Neuroengineering is a growing area of Neurosciences, aimed at repairing, replacing and enhancing the function of damaged neuronal tissue. However, devices designed to interface the Central Nervous System (CNS) faces substantial clinical challenges, resulting from the CNS unique anatomy and physiology. Today, exciting perspectives are represented by reconstructive/repairing strategies, providing a functional bridge through the damaged tissue and restoring functions via implantable assisting devices.
Lately, C-based nanomaterials, such as Carbon Nanotubes (CNTs) and Nanocrystalline Diamond (NCD) thin-films raised a lot of interest as the most promising materials in the building of nanoelectrodes and substrates for cell growth. Among their well-known properties (thermal, chemical, electrical), their in vivo stability and biocompatibility were explored and demonstrated.

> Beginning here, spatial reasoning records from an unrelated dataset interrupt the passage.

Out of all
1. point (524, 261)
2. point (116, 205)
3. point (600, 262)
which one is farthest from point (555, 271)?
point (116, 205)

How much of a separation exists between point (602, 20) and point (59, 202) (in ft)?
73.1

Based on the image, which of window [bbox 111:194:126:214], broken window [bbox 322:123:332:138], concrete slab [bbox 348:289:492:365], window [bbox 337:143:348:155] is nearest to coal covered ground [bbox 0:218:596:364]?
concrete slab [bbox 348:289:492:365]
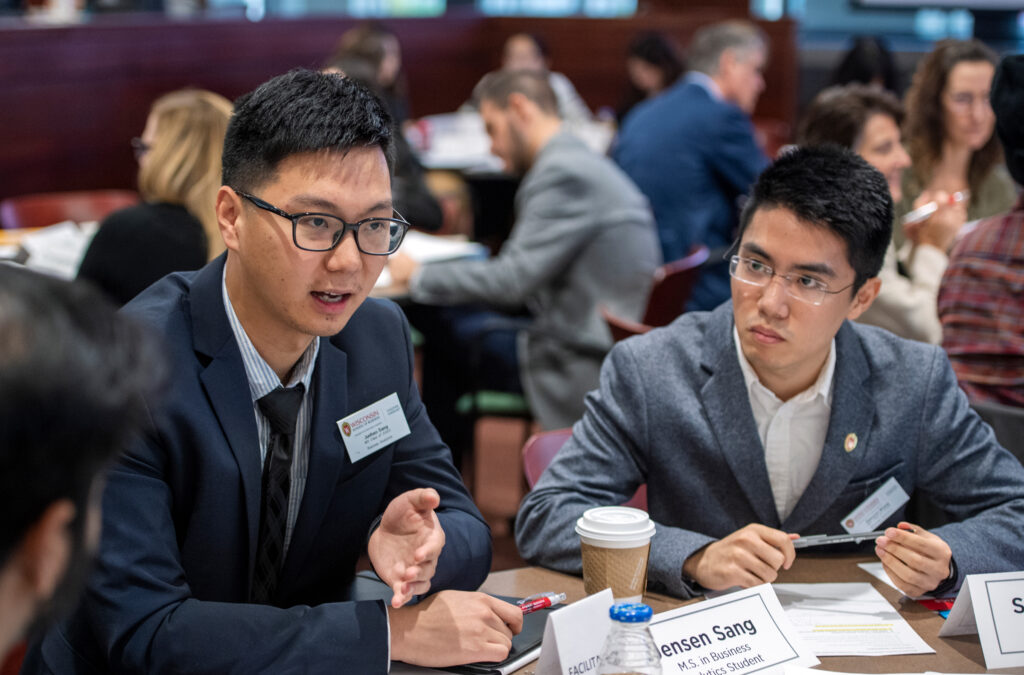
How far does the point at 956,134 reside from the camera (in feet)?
12.7

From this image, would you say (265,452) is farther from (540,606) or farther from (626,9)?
(626,9)

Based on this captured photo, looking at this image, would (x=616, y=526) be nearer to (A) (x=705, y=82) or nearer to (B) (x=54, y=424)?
(B) (x=54, y=424)

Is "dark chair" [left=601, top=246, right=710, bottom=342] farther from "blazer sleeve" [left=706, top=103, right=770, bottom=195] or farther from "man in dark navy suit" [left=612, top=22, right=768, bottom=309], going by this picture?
"blazer sleeve" [left=706, top=103, right=770, bottom=195]

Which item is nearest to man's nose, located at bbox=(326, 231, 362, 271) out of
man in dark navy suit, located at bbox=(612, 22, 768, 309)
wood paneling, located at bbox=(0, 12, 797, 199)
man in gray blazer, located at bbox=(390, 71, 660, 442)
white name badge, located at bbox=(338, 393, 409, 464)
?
white name badge, located at bbox=(338, 393, 409, 464)

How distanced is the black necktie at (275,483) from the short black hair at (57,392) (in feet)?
2.48

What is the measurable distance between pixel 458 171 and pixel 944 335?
13.4 ft

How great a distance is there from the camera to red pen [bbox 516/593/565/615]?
150 cm

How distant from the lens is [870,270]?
72.3 inches

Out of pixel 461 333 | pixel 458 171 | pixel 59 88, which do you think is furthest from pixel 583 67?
pixel 461 333

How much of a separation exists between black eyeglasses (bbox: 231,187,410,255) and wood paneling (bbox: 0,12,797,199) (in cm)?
243

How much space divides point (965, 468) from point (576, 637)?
2.89ft

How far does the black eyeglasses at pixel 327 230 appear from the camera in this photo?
1468 millimetres

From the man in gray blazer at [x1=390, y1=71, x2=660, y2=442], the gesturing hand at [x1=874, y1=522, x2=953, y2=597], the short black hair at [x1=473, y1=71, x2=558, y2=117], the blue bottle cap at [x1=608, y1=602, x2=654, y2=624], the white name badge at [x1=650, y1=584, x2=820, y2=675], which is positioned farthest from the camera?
the short black hair at [x1=473, y1=71, x2=558, y2=117]

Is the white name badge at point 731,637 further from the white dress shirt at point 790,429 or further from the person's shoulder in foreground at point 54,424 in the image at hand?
the person's shoulder in foreground at point 54,424
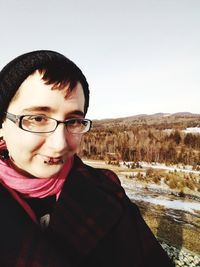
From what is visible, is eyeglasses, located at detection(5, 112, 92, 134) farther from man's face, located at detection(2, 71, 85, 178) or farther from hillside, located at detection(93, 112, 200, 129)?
hillside, located at detection(93, 112, 200, 129)

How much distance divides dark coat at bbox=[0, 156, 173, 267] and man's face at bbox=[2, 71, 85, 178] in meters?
0.18

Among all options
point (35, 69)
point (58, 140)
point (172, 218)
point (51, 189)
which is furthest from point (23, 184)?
point (172, 218)

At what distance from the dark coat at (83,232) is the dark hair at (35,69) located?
1.48ft

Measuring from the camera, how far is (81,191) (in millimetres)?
1548

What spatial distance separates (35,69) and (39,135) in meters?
0.30

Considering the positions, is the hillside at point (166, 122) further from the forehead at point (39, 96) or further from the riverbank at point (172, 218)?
the forehead at point (39, 96)

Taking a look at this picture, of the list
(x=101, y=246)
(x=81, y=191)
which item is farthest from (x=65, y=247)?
(x=81, y=191)

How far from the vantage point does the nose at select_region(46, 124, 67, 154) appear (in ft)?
4.09

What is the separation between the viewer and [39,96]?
3.96 feet

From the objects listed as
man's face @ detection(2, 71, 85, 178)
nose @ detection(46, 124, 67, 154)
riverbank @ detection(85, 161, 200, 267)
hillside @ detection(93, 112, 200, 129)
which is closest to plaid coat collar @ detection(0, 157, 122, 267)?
man's face @ detection(2, 71, 85, 178)

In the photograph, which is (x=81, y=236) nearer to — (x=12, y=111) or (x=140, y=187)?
(x=12, y=111)

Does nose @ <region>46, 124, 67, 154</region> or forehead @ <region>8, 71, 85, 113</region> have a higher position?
forehead @ <region>8, 71, 85, 113</region>

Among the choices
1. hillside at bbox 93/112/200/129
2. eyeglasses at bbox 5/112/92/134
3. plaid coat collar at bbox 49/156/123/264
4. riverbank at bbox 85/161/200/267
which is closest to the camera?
eyeglasses at bbox 5/112/92/134

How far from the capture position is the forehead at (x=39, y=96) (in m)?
1.21
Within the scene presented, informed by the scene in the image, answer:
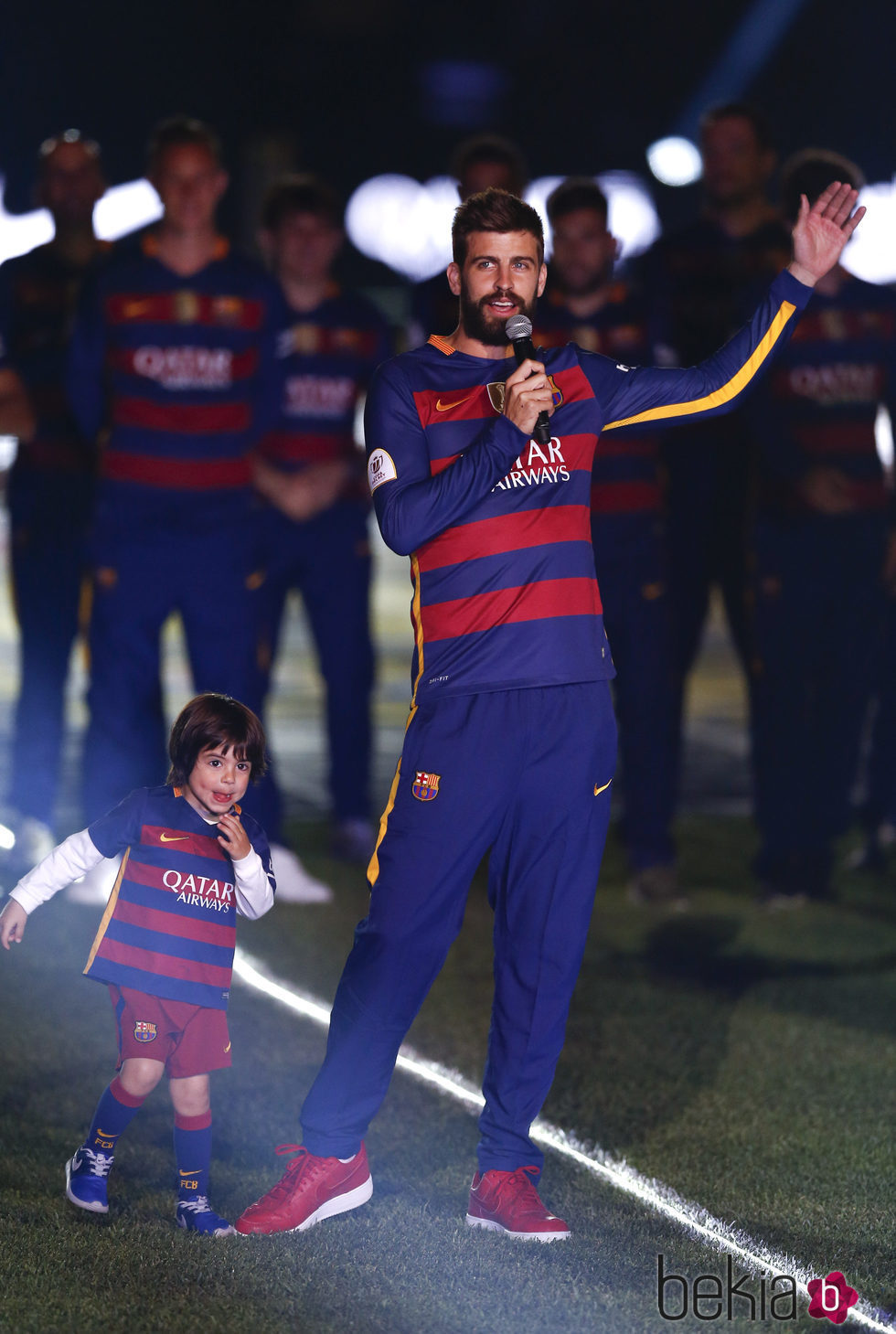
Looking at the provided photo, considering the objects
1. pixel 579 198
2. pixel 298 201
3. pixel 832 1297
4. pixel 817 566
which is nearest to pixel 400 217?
pixel 298 201

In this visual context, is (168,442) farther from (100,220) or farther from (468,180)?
(468,180)

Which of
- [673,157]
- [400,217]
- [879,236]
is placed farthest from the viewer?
[400,217]

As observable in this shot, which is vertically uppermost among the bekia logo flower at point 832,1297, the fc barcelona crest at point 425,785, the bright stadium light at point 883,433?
the bright stadium light at point 883,433

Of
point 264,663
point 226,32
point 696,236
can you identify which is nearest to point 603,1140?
point 264,663

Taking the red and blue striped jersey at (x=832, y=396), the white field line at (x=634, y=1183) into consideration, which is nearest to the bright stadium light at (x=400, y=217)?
the red and blue striped jersey at (x=832, y=396)

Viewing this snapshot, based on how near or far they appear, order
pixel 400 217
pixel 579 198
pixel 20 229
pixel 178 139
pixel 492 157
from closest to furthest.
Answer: pixel 178 139 → pixel 579 198 → pixel 492 157 → pixel 20 229 → pixel 400 217

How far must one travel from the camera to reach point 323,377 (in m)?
6.51

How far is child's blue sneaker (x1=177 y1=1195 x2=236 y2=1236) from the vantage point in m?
3.29

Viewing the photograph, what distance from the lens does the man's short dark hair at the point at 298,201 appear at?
6438mm

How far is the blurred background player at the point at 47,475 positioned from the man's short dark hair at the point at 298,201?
66 cm

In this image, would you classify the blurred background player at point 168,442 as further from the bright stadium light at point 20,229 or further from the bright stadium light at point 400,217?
the bright stadium light at point 400,217

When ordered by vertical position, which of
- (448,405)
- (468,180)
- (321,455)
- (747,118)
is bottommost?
(321,455)

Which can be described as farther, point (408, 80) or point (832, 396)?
point (408, 80)

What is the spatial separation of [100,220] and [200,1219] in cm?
448
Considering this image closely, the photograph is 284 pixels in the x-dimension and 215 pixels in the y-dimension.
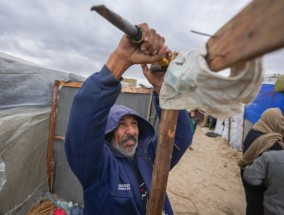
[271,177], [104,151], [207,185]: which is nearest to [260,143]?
[271,177]

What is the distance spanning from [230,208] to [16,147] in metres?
5.16

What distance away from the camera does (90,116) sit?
1.28 m

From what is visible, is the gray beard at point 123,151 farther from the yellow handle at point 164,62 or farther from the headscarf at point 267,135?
the headscarf at point 267,135

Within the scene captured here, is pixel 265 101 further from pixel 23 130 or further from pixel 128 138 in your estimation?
pixel 23 130

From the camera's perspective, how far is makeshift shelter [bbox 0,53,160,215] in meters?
3.19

This project aims at studying the interactions occurring between these C-based nanomaterials and neurons, focusing on a significant step forward in the domain of neuroprosthetic materials, ultimately relevant to cognitive and regeneration/repair applications.
The study of biological, electrophysiological and biophysical processes occurring at the interface between nanomaterials and neuronal systems is in fact intended to provide a solid foundation for generating novel biochips and cellular-level neuroprosthetic devices, ultimately designed to help repair damaged CNS tissues, and to build novel brain-machine interfaces. Such a research domain of Neurosciences, at the overlap between nanotechnology, physics and neurobiology, is not only offering today new exciting opportunities for better healthcare and nano-biotechnological applications, but it is also aimed to advance our basic understanding of the (dys)functional brains, through the use of C-based nanomaterials as novel tools for fundamental research, and ultimately leading to a new generation of nanomedicine and prosthetic applications in neurology.